The NREL cost and scaling model was developed starting from the WindPACT studies through a set of curve-fits, in order to underly detailed design data including:
Turbine component masses and costs
Balance of system costs
Operational expenditures
Financing and other costs
Over time, changes in turbine and plant technology have rendered the NREL cost and scaling model less used, but it is still useful as a publicly available, full Levelized Cost of Energy (LCoE) model for wind energy.

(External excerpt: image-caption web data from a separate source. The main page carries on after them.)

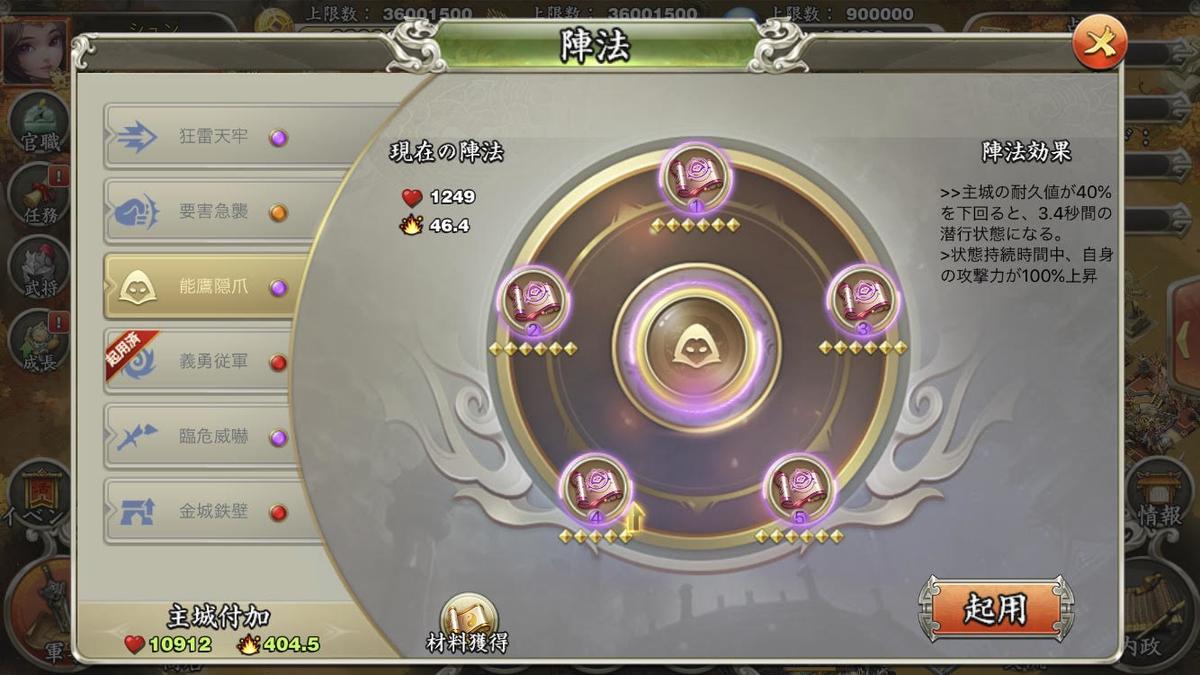f:id:kadhinaru:20200810215744j:plain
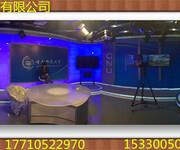 虚拟演播室虚拟抠像系统虚拟慕课制作系统图片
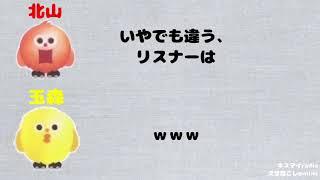 【ありがちキスマイ】玉森くんがラジオに居る時は…?北山「スイーツっぽく言ってみれば?」【文字起こし】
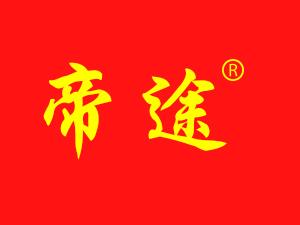 上海港盟食品有限公司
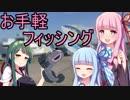 第9位:【1080p】東北ずん子のドタバタ釣行記 琴葉姉妹は釣りしたい! thumbnail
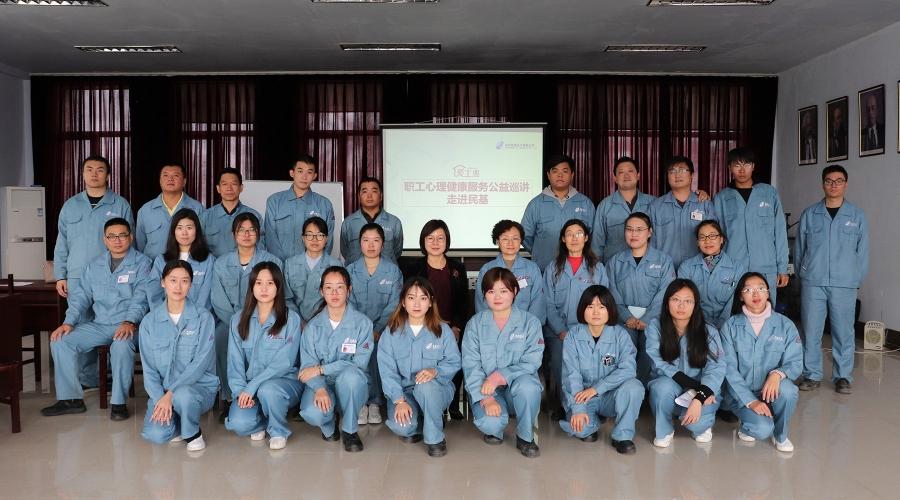 省总工会职工心理健康服务专家宋彩玲副教授 来公司举办职工心理健康服务公益巡讲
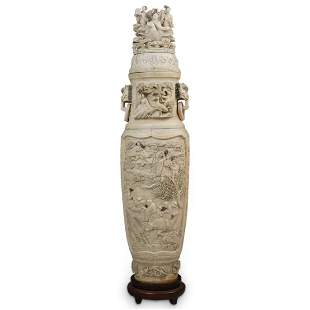 Antique Chinese Carved Urn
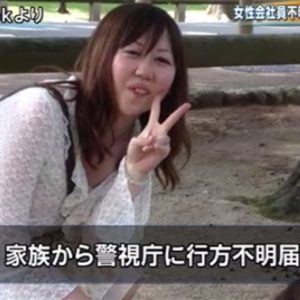 東京都豊島区の女性が行方不明となっている事件で容疑者として付近に住む男が浮上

Import Topfarm models to set up an LCOE workflow including the cost model
[1]:
# Import numerical python
import numpy as np
# Import pywake models including the IEA Wind Task 37 case study site, the Gaussian wake model and the AEP calculator
from py_wake.examples.data.iea37._iea37 import IEA37_WindTurbines, IEA37Site
from py_wake.deficit_models.gaussian import IEA37SimpleBastankhahGaussian
# Import Topfarm implementation of NREL Cost and Scaling model
from topfarm.cost_models.economic_models.turbine_cost import economic_evaluation as ee_1
# Import Topfarm constraints for site boundary and spacing
from topfarm.drivers.random_search_driver import RandomizeTurbinePosition_Circle
from topfarm.constraint_components.boundary import CircleBoundaryConstraint
from topfarm.constraint_components.spacing import SpacingConstraint
# Import Topfarm support classes for setting up problem and workflow
from topfarm.cost_models.cost_model_wrappers import CostModelComponent, AEPCostModelComponent
from topfarm.cost_models.py_wake_wrapper import PyWakeAEPCostModelComponent
from topfarm import TopFarmGroup, TopFarmProblem
from topfarm.plotting import XYPlotComp, NoPlot
# Import Topfarm implementation of Random Search or Scipy drivers
from topfarm.easy_drivers import EasyRandomSearchDriver
from topfarm.easy_drivers import EasyScipyOptimizeDriver
from topfarm.easy_drivers import EasySimpleGADriver
Set up plotting capability
[2]:
try:
import matplotlib.pyplot as plt
plt.gcf()
plot_comp = XYPlotComp()
plot = True
except RuntimeError:
plot_comp = NoPlot()
plot = False
<Figure size 640x480 with 0 Axes>
Set up IEA Wind Task 37 case study site with 16 turbines.
[3]:
# site set up
n_wt = 16 # number of wind turbines
site = IEA37Site(n_wt) # site is the IEA Wind Task 37 site with a circle boundary
windTurbines = IEA37_WindTurbines() # wind turbines are the IEA Wind Task 37 3.4 MW reference turbine
wake_model = IEA37SimpleBastankhahGaussian(site, windTurbines) # select the Gaussian wake model
# vectors for turbine properties: diameter, rated power and hub height. these are inputs to the cost model
Drotor_vector = [windTurbines.diameter()] * n_wt
power_rated_vector = [float(windTurbines.power(20)/1000)] * n_wt
hub_height_vector = [windTurbines.hub_height()] * n_wt
Set up functions for the AEP and cost calculations. Here we are using the internal rate of return (IRR) as our financial metric of interest.
[4]:
# function for calculating aep as a function of x,y positions of the wind turbiens
def aep_func(x, y, **kwargs):
return wake_model(x, y).aep().sum(['wd','ws']).values*10**6
# function for calculating overall internal rate of return (IRR)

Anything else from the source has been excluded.